# [MATERIAL PROVIDED]
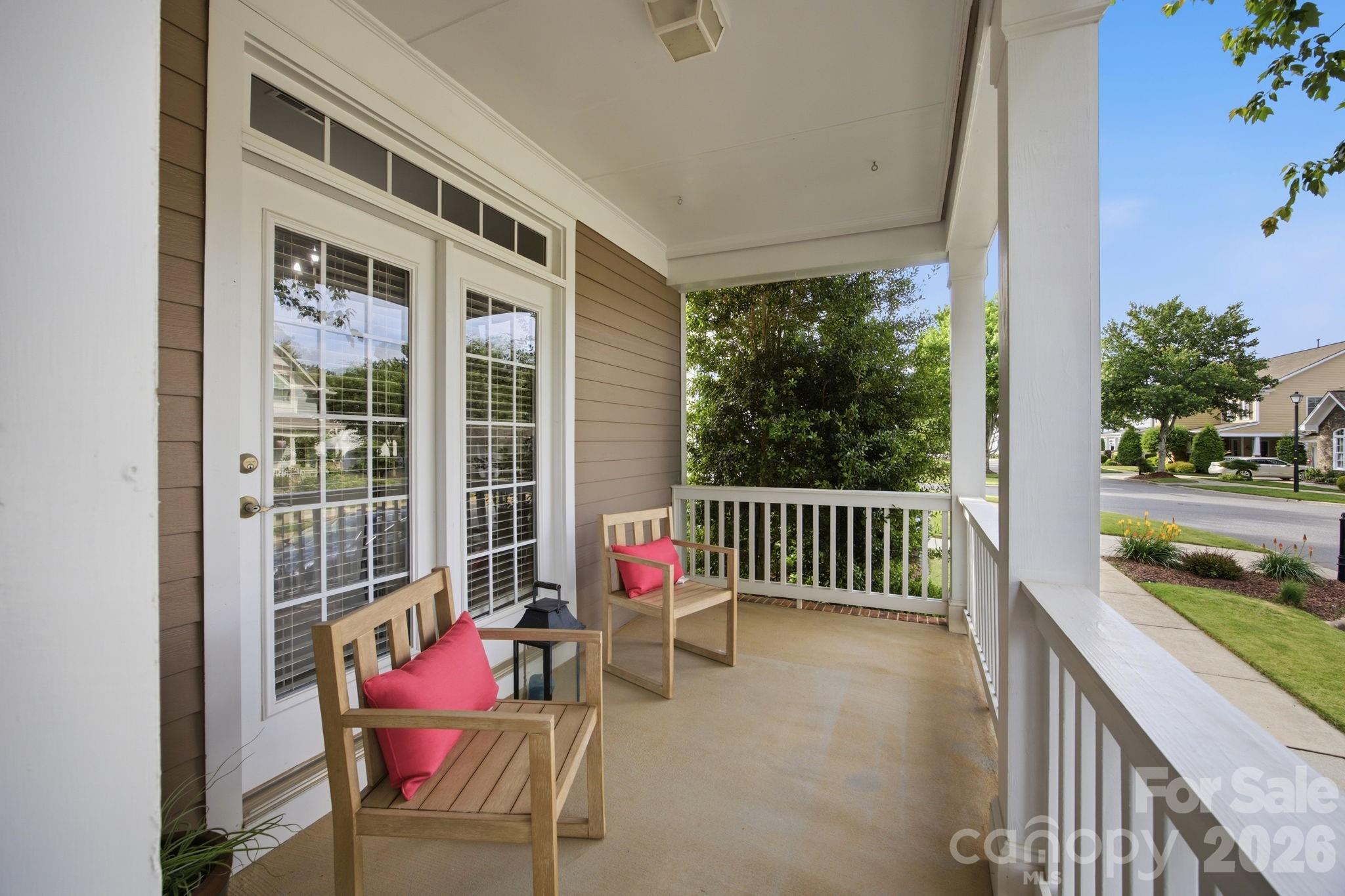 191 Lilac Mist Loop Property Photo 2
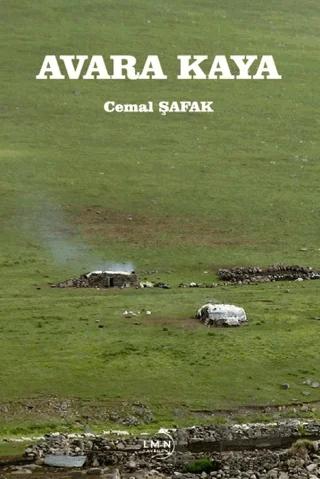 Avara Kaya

* * *

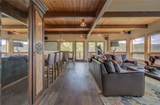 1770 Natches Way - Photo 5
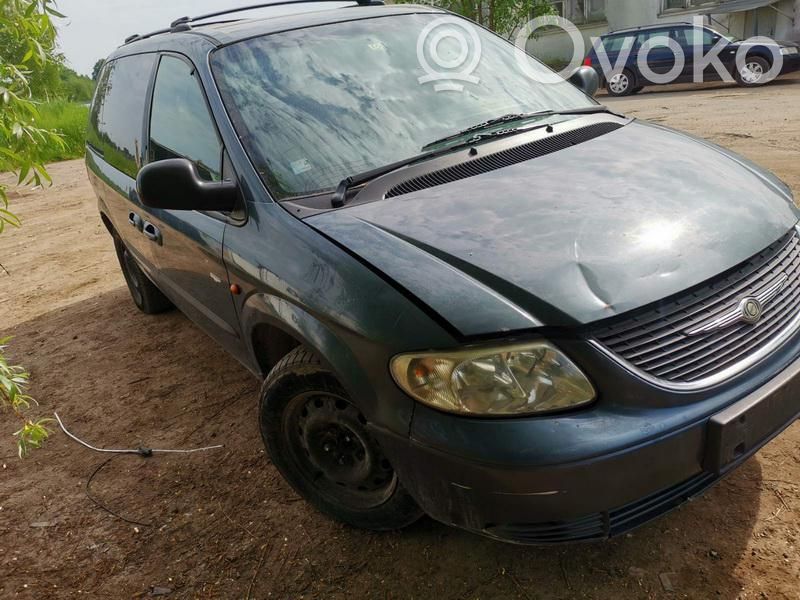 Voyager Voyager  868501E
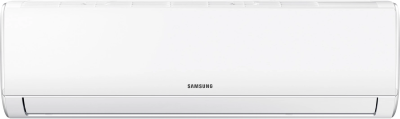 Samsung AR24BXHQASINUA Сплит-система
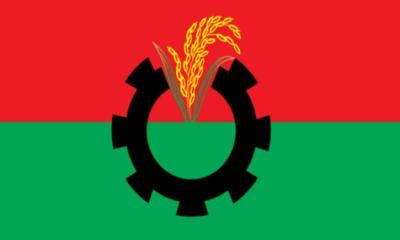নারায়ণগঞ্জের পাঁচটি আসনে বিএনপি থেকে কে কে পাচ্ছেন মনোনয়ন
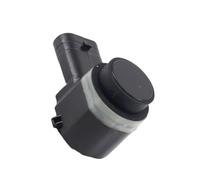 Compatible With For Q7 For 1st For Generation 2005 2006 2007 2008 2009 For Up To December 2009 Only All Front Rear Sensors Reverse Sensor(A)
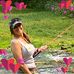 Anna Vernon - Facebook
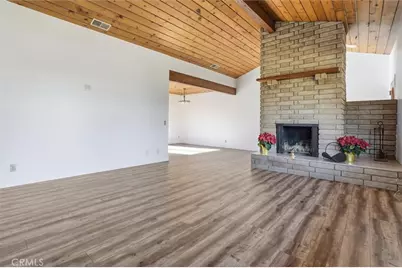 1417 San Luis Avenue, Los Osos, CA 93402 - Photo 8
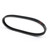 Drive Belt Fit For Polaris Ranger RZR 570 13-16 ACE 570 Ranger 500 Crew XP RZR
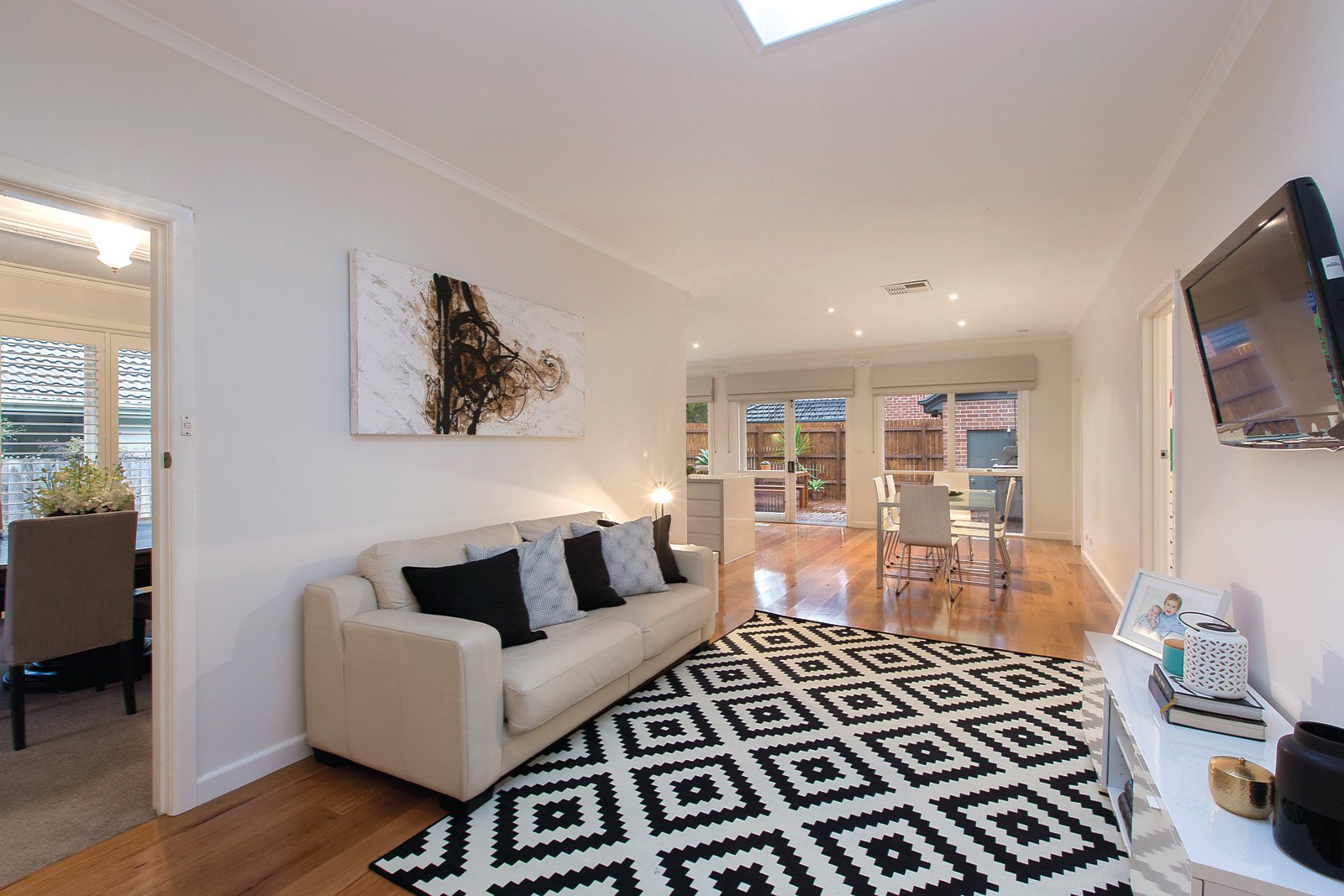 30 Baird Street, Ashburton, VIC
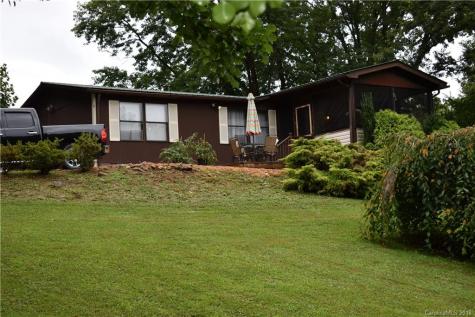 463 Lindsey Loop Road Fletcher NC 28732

# [TASK]
Output only the lines above from the one containing "Drive Belt Fit" to the one containing "463 Lindsey Loop Road Fletcher NC 28732", both included, exactly as written and with no pictures.

# [WRITTEN SOLUTION]
 Drive Belt Fit For Polaris Ranger RZR 570 13-16 ACE 570 Ranger 500 Crew XP RZR
 30 Baird Street, Ashburton, VIC
 463 Lindsey Loop Road Fletcher NC 28732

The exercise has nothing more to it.